▶ **Exercise 1**
Say whether each statement agrees with the homesickness post, answering yes or no and quoting the deciding words: (a) The writer lived in Turkey until age twenty-four. (b) Susan J. Matt is a history professor at Weber State University. (c) The writer intends to go over the facts, figures and statistics from the opinion page.
▶ **Exercise 2**
Go on with the homesickness post, starting after its final sentence.

▶ **Text excerpt**
Tag Archives: Home

“our ties to home”

The video below shows Elzara Batalova , of Crimean Tatar background, singing “Ey Güzel Qırım” (“Oh, You Beautiful Crimea”), a ballad in one of the many Turkic languages :

Hers is a song of nostalgia, of the passionate longing for home, as the following refrain – one of several – articulates:

I haven’t lived in this place

Haven’t been able to realize my old age

Have been yearning for home

Oh, you beautiful Crimea

I don’t know how many of you have been born outside the United States, neither do I have any insight into whether you miss your birthplace – no matter where it is.  As some or maybe all of you already know (About), I was born and raised in Turkey and lived there until the age of twenty-four.  Although, my move to North America is not about a migrant’s story, an opinion page in New York Times on immigrants and the overall global trend to leave home recently got my attention.  Unlike some other articles I had encountered over the thirty-six years I lived and worked in the States, the treatment of this issue by Dr. Susan J. Matt , a professor of history at Weber State University – and the author of Homesickness: An American History , is psychology-based.  The facts, figures and statistics, I will leave behind.  Should the topic appeal to your interest, you can easily locate the source (in my blog roll).

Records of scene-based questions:
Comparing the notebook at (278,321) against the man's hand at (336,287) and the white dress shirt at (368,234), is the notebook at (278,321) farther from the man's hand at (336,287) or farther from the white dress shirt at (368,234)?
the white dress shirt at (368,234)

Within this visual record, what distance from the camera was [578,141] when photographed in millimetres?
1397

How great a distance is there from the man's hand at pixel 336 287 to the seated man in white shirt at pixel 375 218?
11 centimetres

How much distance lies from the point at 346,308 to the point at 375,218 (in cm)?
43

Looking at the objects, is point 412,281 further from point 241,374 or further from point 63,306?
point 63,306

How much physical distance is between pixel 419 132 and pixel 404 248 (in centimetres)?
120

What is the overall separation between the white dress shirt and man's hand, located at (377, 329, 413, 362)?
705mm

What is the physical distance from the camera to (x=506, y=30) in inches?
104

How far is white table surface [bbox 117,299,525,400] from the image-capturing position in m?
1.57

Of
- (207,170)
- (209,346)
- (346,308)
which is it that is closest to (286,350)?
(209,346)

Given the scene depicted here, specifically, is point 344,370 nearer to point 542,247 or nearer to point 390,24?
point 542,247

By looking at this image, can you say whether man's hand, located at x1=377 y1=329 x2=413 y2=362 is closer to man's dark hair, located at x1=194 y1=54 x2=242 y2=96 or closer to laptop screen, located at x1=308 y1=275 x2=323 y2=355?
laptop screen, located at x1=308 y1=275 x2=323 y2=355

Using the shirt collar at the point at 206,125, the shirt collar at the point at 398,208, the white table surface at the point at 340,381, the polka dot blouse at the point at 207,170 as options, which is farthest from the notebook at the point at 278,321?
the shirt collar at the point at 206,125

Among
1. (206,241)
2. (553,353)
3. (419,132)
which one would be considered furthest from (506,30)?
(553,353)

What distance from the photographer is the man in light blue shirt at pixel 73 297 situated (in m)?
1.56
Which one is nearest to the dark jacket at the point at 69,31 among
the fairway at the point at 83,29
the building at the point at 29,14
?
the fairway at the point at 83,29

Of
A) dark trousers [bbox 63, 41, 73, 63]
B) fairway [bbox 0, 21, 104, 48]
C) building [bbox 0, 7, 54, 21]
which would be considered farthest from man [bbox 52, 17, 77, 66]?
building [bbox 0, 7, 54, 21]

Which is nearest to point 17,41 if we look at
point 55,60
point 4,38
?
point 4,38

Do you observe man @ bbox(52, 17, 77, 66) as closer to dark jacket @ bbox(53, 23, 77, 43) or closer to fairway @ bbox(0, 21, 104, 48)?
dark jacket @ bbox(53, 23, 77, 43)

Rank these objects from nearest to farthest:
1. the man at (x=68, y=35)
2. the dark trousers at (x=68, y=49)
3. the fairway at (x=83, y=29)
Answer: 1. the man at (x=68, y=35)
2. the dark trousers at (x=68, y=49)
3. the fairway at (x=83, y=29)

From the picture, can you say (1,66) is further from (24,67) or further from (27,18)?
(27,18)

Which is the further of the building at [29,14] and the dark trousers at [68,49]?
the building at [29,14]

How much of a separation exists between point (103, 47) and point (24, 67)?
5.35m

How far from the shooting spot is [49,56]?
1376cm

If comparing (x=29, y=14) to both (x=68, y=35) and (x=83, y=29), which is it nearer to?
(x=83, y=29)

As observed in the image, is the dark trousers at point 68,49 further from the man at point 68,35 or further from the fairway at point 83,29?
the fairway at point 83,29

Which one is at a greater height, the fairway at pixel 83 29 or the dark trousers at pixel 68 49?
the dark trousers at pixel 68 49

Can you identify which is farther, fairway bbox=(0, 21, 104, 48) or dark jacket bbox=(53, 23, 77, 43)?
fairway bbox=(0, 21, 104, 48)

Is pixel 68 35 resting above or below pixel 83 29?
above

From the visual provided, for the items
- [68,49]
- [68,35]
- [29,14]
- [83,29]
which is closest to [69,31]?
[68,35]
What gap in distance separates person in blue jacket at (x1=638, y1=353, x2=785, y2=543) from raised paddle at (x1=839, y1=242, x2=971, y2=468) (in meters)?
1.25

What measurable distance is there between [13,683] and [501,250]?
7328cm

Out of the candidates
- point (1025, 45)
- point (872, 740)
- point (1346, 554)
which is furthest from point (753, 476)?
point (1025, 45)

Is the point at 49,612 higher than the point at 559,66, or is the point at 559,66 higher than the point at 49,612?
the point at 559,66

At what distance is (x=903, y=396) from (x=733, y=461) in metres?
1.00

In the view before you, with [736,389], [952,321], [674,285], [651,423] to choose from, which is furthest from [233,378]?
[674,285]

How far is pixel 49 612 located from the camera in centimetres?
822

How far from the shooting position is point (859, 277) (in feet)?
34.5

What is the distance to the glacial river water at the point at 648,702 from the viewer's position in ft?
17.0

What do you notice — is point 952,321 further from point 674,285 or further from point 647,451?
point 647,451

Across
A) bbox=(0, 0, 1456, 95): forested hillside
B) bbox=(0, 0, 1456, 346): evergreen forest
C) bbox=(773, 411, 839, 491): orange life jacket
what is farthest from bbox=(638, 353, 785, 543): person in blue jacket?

▶ **Reply 1**
(a) Yes: "I was born and raised in Turkey and lived there until the age of twenty-four."
(b) Yes: "a professor of history at Weber State University"
(c) No: "The facts, figures and statistics, I will leave behind."

▶ **Reply 2**
Based on her “nearly a decade’s research” on the subject, Prof. Matt first informs us in “The New Globalist Is Homesick” as follows: “The global desire to leave home arises from poverty and necessity, but it also grows out of a conviction that such mobility is possible.”  She then adds that “it also has high psychological costs” and that “many people who leave home in search of better prospects end up feeling displaced and depressed.”  Foremost important to me on a personal level is what she states next: “Few speak openly of the substantial pain of leaving home.”  We learn from her article how in the 19th century “[s]tories of the devastating effects of homesickness were common [… (e.g.] ‘Victim of Nostalgia: A Priest Dies Craving for a Sight of his Motherland.”)  What the article highlights next is, to me, a first-time fact:    “Today, explicit discussions of homesickness are rare, for the emotion is typically regarded as an embarrassing impediment to individual progress and prosperity.  This silence makes mobility appear deceptively easy.”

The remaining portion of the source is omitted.